══ Supplied material

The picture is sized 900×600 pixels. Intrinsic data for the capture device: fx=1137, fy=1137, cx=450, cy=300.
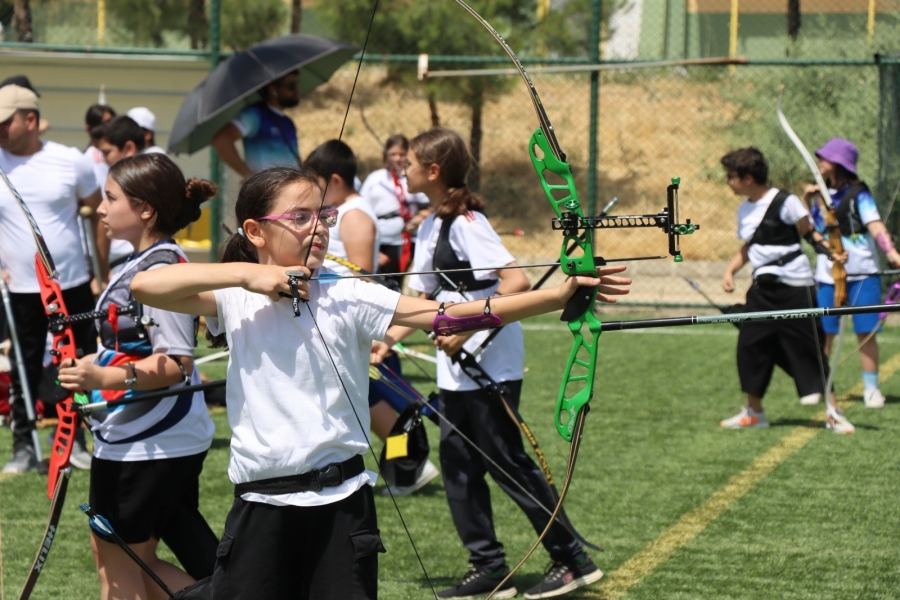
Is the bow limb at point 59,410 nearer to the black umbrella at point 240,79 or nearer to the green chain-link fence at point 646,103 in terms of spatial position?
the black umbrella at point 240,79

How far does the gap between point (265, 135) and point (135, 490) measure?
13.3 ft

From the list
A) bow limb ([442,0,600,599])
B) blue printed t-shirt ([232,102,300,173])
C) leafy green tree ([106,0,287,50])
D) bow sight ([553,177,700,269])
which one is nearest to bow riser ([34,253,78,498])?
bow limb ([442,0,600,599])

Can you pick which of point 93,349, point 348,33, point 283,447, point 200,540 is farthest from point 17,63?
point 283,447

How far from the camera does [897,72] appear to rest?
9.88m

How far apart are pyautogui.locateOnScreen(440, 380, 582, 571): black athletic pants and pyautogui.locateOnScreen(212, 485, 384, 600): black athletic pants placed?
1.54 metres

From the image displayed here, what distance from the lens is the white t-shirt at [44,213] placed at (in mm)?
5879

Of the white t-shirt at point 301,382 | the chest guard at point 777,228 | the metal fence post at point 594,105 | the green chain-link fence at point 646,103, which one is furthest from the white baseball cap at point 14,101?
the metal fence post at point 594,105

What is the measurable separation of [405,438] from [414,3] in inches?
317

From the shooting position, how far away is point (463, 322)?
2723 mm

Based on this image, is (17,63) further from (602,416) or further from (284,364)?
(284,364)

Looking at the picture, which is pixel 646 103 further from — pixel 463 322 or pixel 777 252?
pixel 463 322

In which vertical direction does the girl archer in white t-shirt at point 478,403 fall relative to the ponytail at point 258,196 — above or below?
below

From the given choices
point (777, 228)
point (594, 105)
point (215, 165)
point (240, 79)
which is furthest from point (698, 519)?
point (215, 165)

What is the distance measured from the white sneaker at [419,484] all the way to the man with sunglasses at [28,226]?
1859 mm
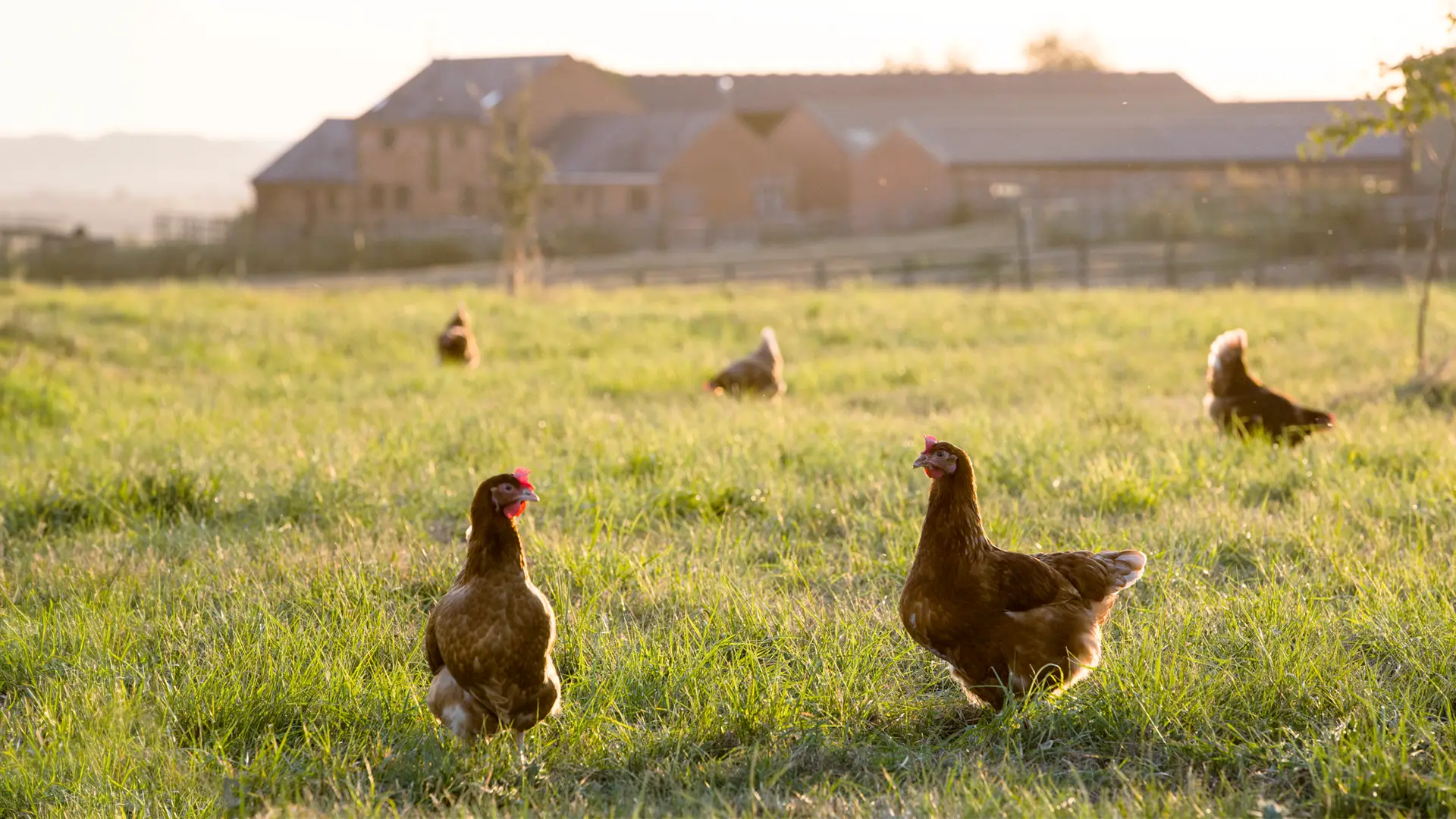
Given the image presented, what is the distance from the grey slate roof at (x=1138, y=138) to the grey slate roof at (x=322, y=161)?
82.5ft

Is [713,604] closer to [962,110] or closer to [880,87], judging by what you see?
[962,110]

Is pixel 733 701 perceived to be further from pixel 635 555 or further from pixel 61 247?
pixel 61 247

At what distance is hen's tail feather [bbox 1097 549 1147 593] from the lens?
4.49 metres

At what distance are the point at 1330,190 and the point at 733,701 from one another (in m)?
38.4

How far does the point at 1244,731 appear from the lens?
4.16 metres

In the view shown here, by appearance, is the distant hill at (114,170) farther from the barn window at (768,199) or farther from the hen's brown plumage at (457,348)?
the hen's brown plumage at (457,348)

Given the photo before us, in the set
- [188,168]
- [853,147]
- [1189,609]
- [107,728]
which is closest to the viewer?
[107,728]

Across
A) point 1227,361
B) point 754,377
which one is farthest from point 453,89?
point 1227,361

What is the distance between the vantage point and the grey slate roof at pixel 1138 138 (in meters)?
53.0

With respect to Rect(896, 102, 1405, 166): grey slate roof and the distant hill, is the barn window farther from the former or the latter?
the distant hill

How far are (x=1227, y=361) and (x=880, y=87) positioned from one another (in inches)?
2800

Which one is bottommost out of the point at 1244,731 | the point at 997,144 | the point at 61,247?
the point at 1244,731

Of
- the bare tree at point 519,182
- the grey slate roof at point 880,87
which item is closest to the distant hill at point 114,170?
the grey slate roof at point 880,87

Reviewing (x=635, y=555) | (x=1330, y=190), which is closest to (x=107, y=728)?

════

* _The request_
Word for word, quote the lines above. Omit the pictures.

* _Written reply_
The picture is sized 900×600 pixels. Intrinsic data for the capture device: fx=1137, fy=1137, cx=450, cy=300.
Is the bow limb at point 59,410 nearer to the black umbrella at point 240,79 or nearer to the green chain-link fence at point 646,103 in terms of spatial position?
the black umbrella at point 240,79

How far does the gap between point (265, 135) and point (135, 490) measure?
13.3 ft

From the list
A) bow limb ([442,0,600,599])
B) blue printed t-shirt ([232,102,300,173])
C) leafy green tree ([106,0,287,50])
D) bow sight ([553,177,700,269])
which one is nearest to bow riser ([34,253,78,498])?
bow limb ([442,0,600,599])

Can you pick which of point 93,349, point 348,33, point 283,447, point 200,540 is farthest from point 17,63?
point 283,447

How far from the camera does [897,72] appear to rest?
9.88m

How far apart are pyautogui.locateOnScreen(440, 380, 582, 571): black athletic pants and pyautogui.locateOnScreen(212, 485, 384, 600): black athletic pants placed?
1.54 metres

From the image displayed here, what distance from the lens is the white t-shirt at [44,213] placed at (in mm)?
5879

Of the white t-shirt at point 301,382 | the chest guard at point 777,228 | the metal fence post at point 594,105 | the green chain-link fence at point 646,103, which one is furthest from the white baseball cap at point 14,101?
the metal fence post at point 594,105

What is the measurable separation of [405,438] from [414,3] in inches?
317

From the shooting position, how far away is point (463, 322)?
2723 mm

Based on this image, is (17,63) further from (602,416) or further from (284,364)?
(284,364)

Looking at the picture, which is pixel 646 103 further from — pixel 463 322 or pixel 777 252?
pixel 463 322

In which vertical direction does the girl archer in white t-shirt at point 478,403 fall relative to the ponytail at point 258,196 — above or below?
below

From the given choices
point (777, 228)
point (594, 105)
point (215, 165)
point (240, 79)
which is furthest from point (698, 519)?
point (215, 165)

What is the distance measured from the white sneaker at [419,484] all the way to the man with sunglasses at [28,226]?
1859 mm
Given the image presented, what is the distance from the grey slate roof at (x=1138, y=138) to the grey slate roof at (x=322, y=161)?
82.5ft

Is [713,604] closer to [962,110] or closer to [880,87], judging by what you see?
[962,110]

Is pixel 733 701 perceived to be further from pixel 635 555 or further from pixel 61 247?
pixel 61 247

At what distance is hen's tail feather [bbox 1097 549 1147 593] from the lens?
4.49 metres

At what distance are the point at 1330,190 and the point at 733,701 from one another (in m)?
38.4

How far does the point at 1244,731 appear from the lens?
4.16 metres

In the view shown here, by appearance, is the distant hill at (114,170) farther from the barn window at (768,199) or farther from the hen's brown plumage at (457,348)?
the hen's brown plumage at (457,348)

Given the photo before us, in the set
- [188,168]
- [853,147]
- [1189,609]
- [107,728]
which is closest to the viewer?
[107,728]

Across
A) point 1227,361
B) point 754,377
which one is farthest from point 453,89?
point 1227,361

What is the distance between the vantage point and the grey slate roof at pixel 1138 138 (in meters)?
53.0

With respect to Rect(896, 102, 1405, 166): grey slate roof and the distant hill, is the barn window farther from the former or the latter?
the distant hill

How far are (x=1227, y=361) and (x=880, y=87) positioned from one another (in inches)?
2800

Which one is bottommost out of the point at 1244,731 | the point at 997,144 | the point at 61,247?
the point at 1244,731

Of
- the bare tree at point 519,182
- the grey slate roof at point 880,87
which item is closest to the distant hill at point 114,170?
the grey slate roof at point 880,87

Reviewing (x=635, y=555) | (x=1330, y=190), which is closest to (x=107, y=728)?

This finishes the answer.